Jimenez notes that while more than 40 percent of PEC’s budget is used for housing people, providing shelter alone won’t solve the issue of homelessness.
“Dealing with homelessness is also about tackling behavioral health needs, and it’s about tackling the skills they need,” she explains, “so we have four education centers to develop technical skills and parenting skills as well as employment skills, so they can move from subsidized housing altogether.
“We have an expectation that our families be engaged in five hours of meaningful activity every day,” she adds. “It can be in the form of a job, or take the form of enrolling in one of these centers to take advantage of the learning that we offer.”
PEC’s Center for Digital Inclusion/Technology (which accounts for 16 percent of its budget) is used not only by those who are seeking shelter. In the past two years more than 60,000 people have used that facility. The other centers include one for parenting and early childhood education and another on employment and training.

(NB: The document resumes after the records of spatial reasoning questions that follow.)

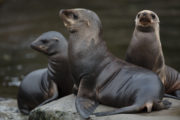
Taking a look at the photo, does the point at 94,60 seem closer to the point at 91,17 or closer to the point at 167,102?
the point at 91,17

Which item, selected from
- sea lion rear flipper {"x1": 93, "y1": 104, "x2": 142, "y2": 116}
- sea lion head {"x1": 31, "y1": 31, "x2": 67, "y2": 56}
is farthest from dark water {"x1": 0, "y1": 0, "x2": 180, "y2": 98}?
sea lion rear flipper {"x1": 93, "y1": 104, "x2": 142, "y2": 116}

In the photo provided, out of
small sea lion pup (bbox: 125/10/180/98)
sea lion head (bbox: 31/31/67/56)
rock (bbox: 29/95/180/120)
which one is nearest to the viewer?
rock (bbox: 29/95/180/120)

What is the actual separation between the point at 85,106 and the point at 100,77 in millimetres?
423

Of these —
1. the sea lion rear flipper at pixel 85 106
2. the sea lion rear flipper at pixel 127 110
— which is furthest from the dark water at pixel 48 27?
the sea lion rear flipper at pixel 127 110

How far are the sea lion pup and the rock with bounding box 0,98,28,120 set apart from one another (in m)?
1.46

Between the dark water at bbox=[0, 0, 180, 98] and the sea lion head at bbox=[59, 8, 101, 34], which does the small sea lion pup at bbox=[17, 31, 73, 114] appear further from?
the dark water at bbox=[0, 0, 180, 98]

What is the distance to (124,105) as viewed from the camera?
5.08 meters

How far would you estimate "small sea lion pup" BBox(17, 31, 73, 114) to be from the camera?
6.66 m

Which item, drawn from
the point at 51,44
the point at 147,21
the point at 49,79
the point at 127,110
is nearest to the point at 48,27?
the point at 51,44

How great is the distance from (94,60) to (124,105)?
0.69 metres

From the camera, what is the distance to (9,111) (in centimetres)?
686

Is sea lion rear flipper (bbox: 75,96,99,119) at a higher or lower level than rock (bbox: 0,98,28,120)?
higher

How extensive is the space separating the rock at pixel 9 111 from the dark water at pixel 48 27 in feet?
3.63

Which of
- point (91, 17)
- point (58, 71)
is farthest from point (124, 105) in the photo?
point (58, 71)
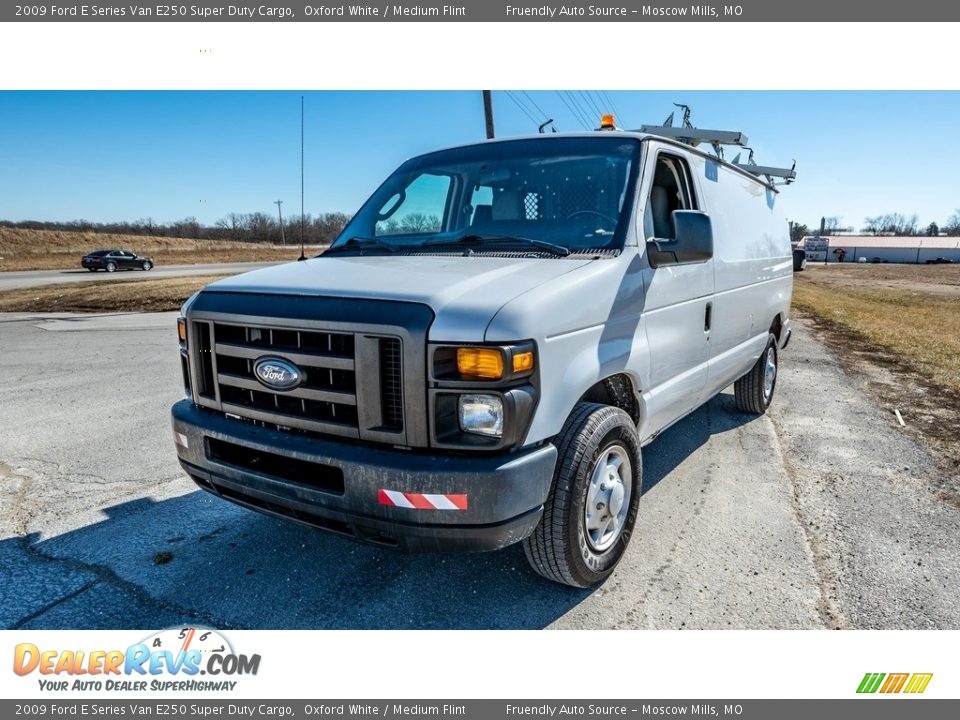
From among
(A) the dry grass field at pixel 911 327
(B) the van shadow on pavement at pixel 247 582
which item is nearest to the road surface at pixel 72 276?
(A) the dry grass field at pixel 911 327

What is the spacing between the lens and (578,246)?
310 cm

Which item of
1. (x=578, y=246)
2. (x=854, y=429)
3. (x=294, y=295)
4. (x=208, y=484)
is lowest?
(x=854, y=429)

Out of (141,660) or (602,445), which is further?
(602,445)

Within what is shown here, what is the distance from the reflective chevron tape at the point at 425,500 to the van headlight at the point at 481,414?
0.26 m

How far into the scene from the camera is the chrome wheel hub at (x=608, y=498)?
2855 millimetres

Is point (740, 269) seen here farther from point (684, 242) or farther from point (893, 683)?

“When you’re succeeding at something, you feel that making an investment in your own education will deliver a return for you,” Jimenez notes. “If you don’t believe the choices you make will actually make for a better future, life will act upon you rather than you act on it.”
Of course, solving the homeless problem would make organizations such as PEC unnecessary, but that doesn’t bother Jimenez.
“I would love to be put out of business!” she says.